• [WRITTEN TASK 1]
In the post about logging VACUUM's verbose output, how many nonremovable row versions did the vacuum find in the "days" table, and in how many pages?
• [WRITTEN TASK 2]
Write a few more sentences of the post about logging VACUUM's verbose output, starting after its last sentence.

• [SOURCE DOCUMENT]
At "level 2," it seems to me that it would be quite useful to have
some way of getting at the verbose output of VACUUM.

Consider when I vacuum a table, thus:

/* cbbrowne@[local]/dba2 performance=*/ vacuum verbose analyze days;
INFO: vacuuming "public.days"
INFO: "days": found 0 removable, 1893 nonremovable row versions in 9 pages
DETAIL: 0 dead row versions cannot be removed yet.
There were 0 unused item pointers.
0 pages are entirely empty.
CPU 0.00s/0.00u sec elapsed 0.03 sec.
INFO: analyzing "public.days"
INFO: "days": 9 pages, 1893 rows sampled, 1893 estimated total rows
VACUUM

The only thing that PostgreSQL will log generally about this is, if
the query runs for a while, that I requested "vacuum verbose analyze
days;", and that this took 4284ms to run.

It would be really nice if we could have some way of logging the
details, namely of numbers of row versions removed/nonremovable, and
of pages affected.

If we could regularly log that sort of information, that could be very
useful in figuring out some "more nearly optimal" schedule for
vacuuming.

One of our people wrote a Perl script that will take verbose VACUUM
output and essentially parses it so as to be able to generate a bunch
of SQL queries to try to collect how much time was spent, and what
sorts of changes got accomplished.

• [SUPPLIED MATERIAL]
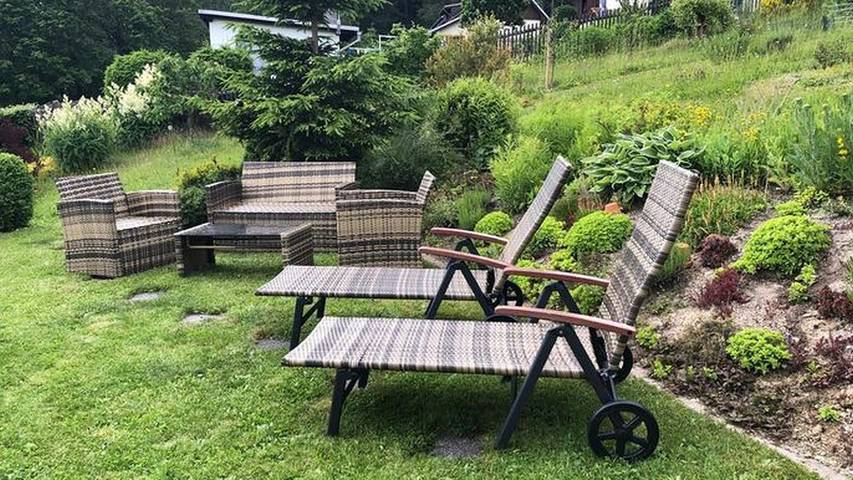 Gîte pour 4 personnes, avec terrasse à Klingenthal - 4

• [EXERCISE RESULT 1]
1893 nonremovable row versions in 9 pages.

• [EXERCISE RESULT 2]
At present, getting anything out of that mandates that every VACUUM
request have stdout tied to this Perl script, which I'm not overly
keen on, for any number of reasons, notably:

- Any vacuums run separately aren't monitored at all

- Parsing not-forcibly-stable-across-versions file formats with Perl
is a fragile thing

- Ideally, this would be nice to get into the PG "engine," somewhere,
whether as part of standard logging, or as part of how pg_autovacuum
works...

Having some ability to collect statistics about "we recovered 42 pages
from table foo at 12:45" would seem useful both from an immediate
temporal perspective where it could suggest whether specific tables
were being vacuumed too (seldom|often), and from a more
global/analytic perspective of perhaps suggesting better kinds of
vacuuming policies. (In much the same way that I'd like to have some
way of moving towards an analytically better value for
default_statistics_target than 10...)

If people are interested, I could provide a copy of the "analyze
VACUUM stats" script...
--
(reverse (concatenate 'string "gro.mca" "@" "enworbbc"))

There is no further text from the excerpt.